Il ricordo dell’11 settembre è diventato per Leone XIV un nuovo invito alla pace. A venticinque anni dagli attentati negli Stati Uniti, ieri il Papa ha affidato alla preghiera le vittime e quanti portano ancora le ferite di quella giornata, poi ha guardato al presente, segnato da conflitti e violenze: «Rinnovo le mie preghiere per quanti hanno perso la vita e per chi porta ancora le ferite di quel tragico giorno», ha detto al termine dell’Angelus in piazza San Pietro. Da quel ricordo il Pontefice è passato alle guerre di oggi: «In un momento in cui conflitti e violenze affliggono tanti nostri fratelli e sorelle, invito tutti a pregare perché il Signore doni al mondo la pace».
Dall’11 settembre un impegno che guarda al presente
Per il Santo Padre la memoria degli attentati non si esaurisce nella commemorazione. Quel dolore, a distanza di venticinque anni, continua a parlare al presente e chiede una scelta di pace: «Il ricordo del tragico avvenimento di venticinque anni fa ci spinge a rinnovare il nostro impegno per la pace», ha detto il Vescovo Di Roma, che ha affidato questo proposito anzitutto alla preghiera e all’intercessione della Vergine Maria.

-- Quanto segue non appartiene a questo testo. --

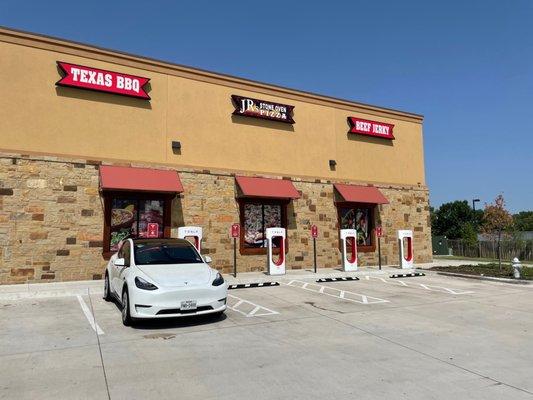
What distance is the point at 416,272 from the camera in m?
17.5

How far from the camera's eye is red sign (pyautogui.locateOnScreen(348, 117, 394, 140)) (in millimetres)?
20844

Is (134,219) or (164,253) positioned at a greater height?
(134,219)

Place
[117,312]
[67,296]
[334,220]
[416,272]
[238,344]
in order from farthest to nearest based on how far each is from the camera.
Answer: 1. [334,220]
2. [416,272]
3. [67,296]
4. [117,312]
5. [238,344]

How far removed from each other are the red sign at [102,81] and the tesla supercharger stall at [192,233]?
5026 millimetres

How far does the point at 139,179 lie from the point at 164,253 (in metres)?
6.47

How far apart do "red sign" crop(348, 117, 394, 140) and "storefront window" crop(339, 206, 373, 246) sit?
378cm

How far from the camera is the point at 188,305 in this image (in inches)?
299

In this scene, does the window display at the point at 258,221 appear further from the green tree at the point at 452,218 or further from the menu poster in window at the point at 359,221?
the green tree at the point at 452,218

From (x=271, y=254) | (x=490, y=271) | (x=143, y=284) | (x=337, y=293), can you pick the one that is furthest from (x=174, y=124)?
(x=490, y=271)

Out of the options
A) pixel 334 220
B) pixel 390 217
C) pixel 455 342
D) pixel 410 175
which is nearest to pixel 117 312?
pixel 455 342

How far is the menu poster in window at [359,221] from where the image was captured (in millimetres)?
20094

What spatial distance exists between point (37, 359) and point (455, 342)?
245 inches

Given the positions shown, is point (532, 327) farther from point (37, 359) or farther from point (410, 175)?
point (410, 175)

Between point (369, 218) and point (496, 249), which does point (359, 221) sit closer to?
point (369, 218)
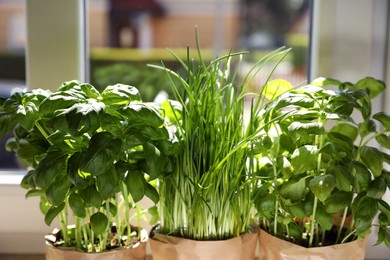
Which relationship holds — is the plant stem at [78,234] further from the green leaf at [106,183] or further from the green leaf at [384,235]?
the green leaf at [384,235]

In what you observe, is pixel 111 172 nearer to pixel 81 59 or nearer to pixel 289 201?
pixel 289 201

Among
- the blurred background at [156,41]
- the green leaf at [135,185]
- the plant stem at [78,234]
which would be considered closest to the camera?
the green leaf at [135,185]

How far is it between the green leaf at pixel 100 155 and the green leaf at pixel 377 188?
0.39 metres

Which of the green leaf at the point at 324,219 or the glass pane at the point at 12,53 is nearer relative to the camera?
the green leaf at the point at 324,219

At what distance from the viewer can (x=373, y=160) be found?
901mm

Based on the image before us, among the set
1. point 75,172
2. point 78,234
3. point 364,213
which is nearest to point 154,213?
point 78,234

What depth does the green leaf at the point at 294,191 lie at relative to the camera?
0.87m

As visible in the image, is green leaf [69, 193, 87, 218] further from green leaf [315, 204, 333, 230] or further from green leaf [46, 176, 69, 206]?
green leaf [315, 204, 333, 230]

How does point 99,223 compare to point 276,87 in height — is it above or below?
below

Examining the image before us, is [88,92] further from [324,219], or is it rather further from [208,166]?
[324,219]

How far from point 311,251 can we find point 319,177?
132 millimetres

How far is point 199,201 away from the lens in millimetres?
932

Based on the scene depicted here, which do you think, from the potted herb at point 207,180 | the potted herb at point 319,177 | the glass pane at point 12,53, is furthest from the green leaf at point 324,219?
the glass pane at point 12,53

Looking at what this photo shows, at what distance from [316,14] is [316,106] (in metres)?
0.31
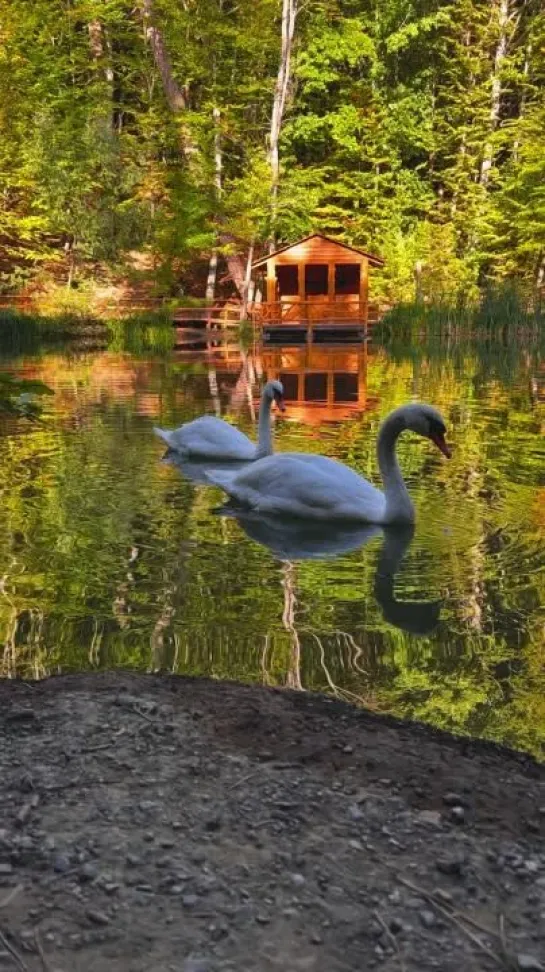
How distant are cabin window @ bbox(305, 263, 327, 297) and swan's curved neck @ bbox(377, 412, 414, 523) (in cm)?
3400

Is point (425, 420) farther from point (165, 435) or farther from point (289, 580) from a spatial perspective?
point (165, 435)

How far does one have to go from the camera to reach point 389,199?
42.8 m

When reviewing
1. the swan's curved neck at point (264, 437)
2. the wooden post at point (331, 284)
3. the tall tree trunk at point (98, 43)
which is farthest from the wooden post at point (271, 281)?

Il pensiero dell’11 settembre si è così legato alle ferite aperte dalle guerre e dalle violenze che ancora colpiscono molte popolazioni.
Il perdono al centro dell’Angelus
Prima dei saluti finali Prevost aveva dedicato la riflessione sul Vangelo di Matteo al perdono, presentato come una condizione necessaria per la vita cristiana e per i rapporti tra le persone. Pietro chiede a Gesù quante volte debba perdonare chi commette una colpa contro di lui e propone il numero sette. La risposta di Cristo, «settanta volte sette», porta il perdono oltre ogni limite. Per dare concretezza a questo insegnamento, Sua Santità ha ripercorso la parabola del servo al quale viene cancellato un debito enorme ma che, poco dopo, non sa mostrare la stessa misericordia verso un compagno.
«Senza perdono non si può vivere in pace»
Da qui Leone XIV è arrivato al cuore del suo messaggio: «Dono e perdono sono alla base della nostra esistenza», ha detto. Quando il perdono manca, ha spiegato, entrano nei rapporti accuse, rancori e vendette. Le relazioni si spezzano, le famiglie si dividono e i conflitti possono trasformarsi in guerre.
Il perdono, al contrario, libera e restituisce luce anche quando la povertà materiale e morale rende più cupo l’orizzonte. Nelle parole del Pontefice diventa una forza capace di interrompere la catena del rancore e di riaprire uno spazio alla pace.
Pietro e una fiducia restituita
Leone XIV ha scelto poi la storia di San Pietro per mostrare come il perdono possa cambiare una vita. Dopo aver rinnegato e abbandonato Gesù durante la Passione, Pietro incontra Cristo risorto sulla riva del lago. Gesù non torna sul tradimento. Gli domanda soltanto: «Simone, mi ami?». Poi gli dice: «Seguimi».
In quel dialogo Prevost ha visto una carità che dimentica, guarisce e restituisce una missione. Da qui la preghiera alla Vergine Maria, perché aiuti a perdonare anche quando il primo passo costa fatica e renda possibile un amore che vinca l’odio e disarmi il rancore.
I saluti in piazza San Pietro
Dopo l’Angelus Leone XIV ha salutato i pellegrini arrivati da San Paolo del Brasile e da altri Paesi, i membri dell’Associazione Religiosa Jesus Nazareno Cautivo residenti a Roma, il gruppo dell’Oratorio Salesiano di Chieri, i fedeli di Dolianova e i pellegrini arrivati da Assisi lungo la Via di San Francesco. Un pensiero è andato anche alla «Famiglia Bellunese» con la Scuola di Erechim, in Brasile, e ai motociclisti riuniti per manifestare per la pace e la vita.
Oggi Leone XIV compie 71 anni
Oggi Leone XIV compie 71 anni. Robert Francis Prevost è nato a Chicago il 14 settembre 1955. La giornata prevede l’inaugurazione della mostra ‘AQVA’ della Biblioteca Apostolica Vaticana. Il Papa dovrebbe poi raggiungere Castel Gandolfo, secondo la consuetudine del lunedì, per alcune ore di riposo.